▶ **WHAT IS NEEDED**
From the article on the teacher's mesothelioma diagnosis below, reproduce the passage starting with "In September, 6abc" and going on through "to the classrooms.", word for word.

======== PROVIDED TEXT

The 51-year-old mother of two spoke about her diagnosis and lawsuit in an ABC News exclusive on Thursday's edition of "Good Morning America."
During her 30 years with the school district, DiRusso says she worked at two buildings with documented asbestos problems.
Most recently she worked at Meredith Elementary School in the Queen Village neighborhood.
DiRusso had to give up teaching because of her diagnosis.
"I didn't know it was my last year. I just feel like I didn't get to end it the way I wanted to end it," DiRusso said.
It was in August when she was diagnosed with the aggressive and deadly cancer of the lungs and abdomen.
Major health organizations like the World Health Organization, Mayo Clinic, and American Cancer Society say it is almost always caused by long-term exposure to asbestos.
"I don't have a future anymore. I planned on spending my golden years with someone I just married a few years ago and that doesn't look like that's going to happen," DiRusso said. "I feel like I have tomorrow, that's about it."
Once considered a miracle material, asbestos was widely used as insulation and soundproofing. Experts say, covered and undisturbed, it's not dangerous. But years of wear and tear can cause it to become airborne.
Breathing and ingesting its needle-like fibers over time can cause a whole host of cancers.
Government agencies including the EPA say there is no safe level of asbestos exposure.
"If she was exposed to elevated levels of asbestos in the two buildings in which she taught, it would be a causative factor in her developing her mesothelioma," Dr. Arthur L. Frank of Drexel University said.
Earlier this year, the district addressed asbestos concerns inside the school.
In September, 6abc Action News obtained photos from the Philadelphia Federation of Teachers Union Health Fund which they claim show asbestos exposure inside Meredith Elementary.
"I was completely unaware, as are my colleagues and staff and students, that there even was asbestos present in the school building. I did not know the steam pipes behind me were wrapped in asbestos and I touched them. I hung clotheslines to hang student work," DiRusso said. "I used it because I was creating a home for my students."
DiRusso knows of no other place she was exposed to asbestos.
She says she is very concerned about the teachers and students still going to the classrooms.

================
======== GIVEN INFORMATION

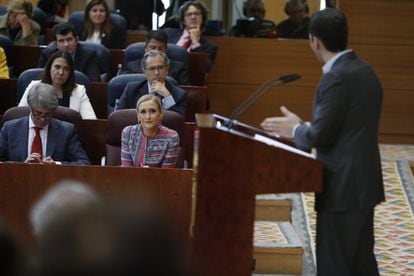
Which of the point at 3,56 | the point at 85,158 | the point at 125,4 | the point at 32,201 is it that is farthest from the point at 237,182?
the point at 125,4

================

▶ **TASK RESULT**
In September, 6abc Action News obtained photos from the Philadelphia Federation of Teachers Union Health Fund which they claim show asbestos exposure inside Meredith Elementary.
"I was completely unaware, as are my colleagues and staff and students, that there even was asbestos present in the school building. I did not know the steam pipes behind me were wrapped in asbestos and I touched them. I hung clotheslines to hang student work," DiRusso said. "I used it because I was creating a home for my students."
DiRusso knows of no other place she was exposed to asbestos.
She says she is very concerned about the teachers and students still going to the classrooms.